The Vatican has announced Pope Francis’s new encyclical, Fratelli tutti – dedicated to “fraternity” and “social friendship”.

“We live in a time marked by war, poverty, migration, climate change, economic crises, and pandemic.  Recognizing a brother or sister in everyone we meet…reminds us that no one can ever emerge from the present hardships alone, one against the other, the global North against the global South, the rich against the poor or any other excluding differentiation.” 

These words resonated with me as our nation faces the outcome of one of the most difficult and consequential presidential elections in our history.  Americans have become so divided we appear to be two separate peoples.  Our country was nearly equally divided in our support for Biden or Trump.  Biden has been announced the winner and Trump vows to continue fighting the results.  Joe Biden and Kamala Harris face tremendous difficulty healing a nation so deeply divided.   How can we reach the hearts and minds of America when we find it so difficult to understand or accept the ‘other side’?  Can we overcome our mutual distrust and dislike of each other?

Biden/ Harris will face many immediate issues demanding their attention including the worsening COVID-19 pandemic and the uneven and deepening economic impact on Americans.  They will need to address systemic racism in policing.  They will need to face security threats from from foreign countries as well as national militias who claim they are willing to use violence to support Trump.  Biden/Harris will need to reestablish political norms nationally and globally.  And last, but certainly not least, they will need to address worsening climate change.

None of us will likely get what we want,  but perhaps we’ll get what we need.  Here are some suggestions I think might help.

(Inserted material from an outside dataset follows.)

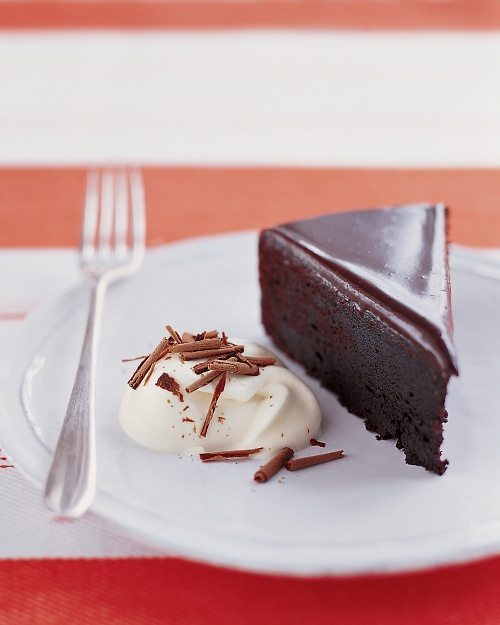 Glazed Chocolate Cake Recipe - Martha Stewart Recipes - Very easy to make and looks really impressive.  Intense semi sweet chocolate flavor.  Best with whipped cream or ice cream.  Makes a wonderful looking cake and is delicious!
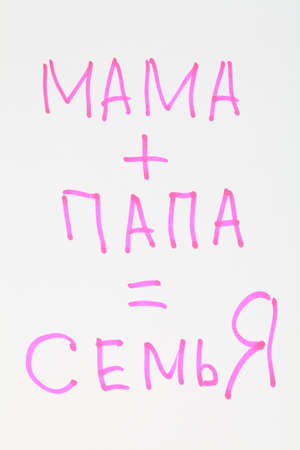 The expression  Mom   dad = family  is written bright pink marker on a white sheet of paper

1. Let’s agree on the facts

“We are entitled to our opinion but not our facts.”  Daniel Patrick Moynihan.  We can ‘agree to disagree’ as long as we accept the same facts.  Many people obtain information from limited media sources that may be heavily biased.  In order to move out of a biased ‘echo chamber’ and listen to more non-partisan, unbiased information we need to actively check our sources of information, both left and right. There are news sources that are less biased who provide highly factual information.   I make it a habit to check my media sources.   It doesn’t mean we can’t listen to our preferred information sources, but we should be able to recognize biased information and accept it cautiously.  Often biased information is delivered with highly charged words designed to elicit an emotional response.  The best way to talk to someone with whom we disagree is to agree on the facts and keep our emotions in check.

2. Become better informed

When we search for truth, we become better informed.  There are always some truths we have yet to uncover, and we need the courage and patience to search for them.  Sometimes information will threaten our views. That’s okay.  In seeking truth, we search for knowledge and hopefully find wisdom.

The internet is a powerful source of both information and disinformation.  We need to be selective in choosing what to read.  There are many excellent, knowledgeable thinkers and writers probing the multitude of issues the world faces.  Take time to discover what others have to say and learn to distinguish truth from lies and propaganda.

3. Avoid confrontations and set aside anger

A simple trick that helps to avoid confrontation is start our statements with “I think that…” rather than “You think that…”  Start with our own ideas rather than characterizing someone else’s.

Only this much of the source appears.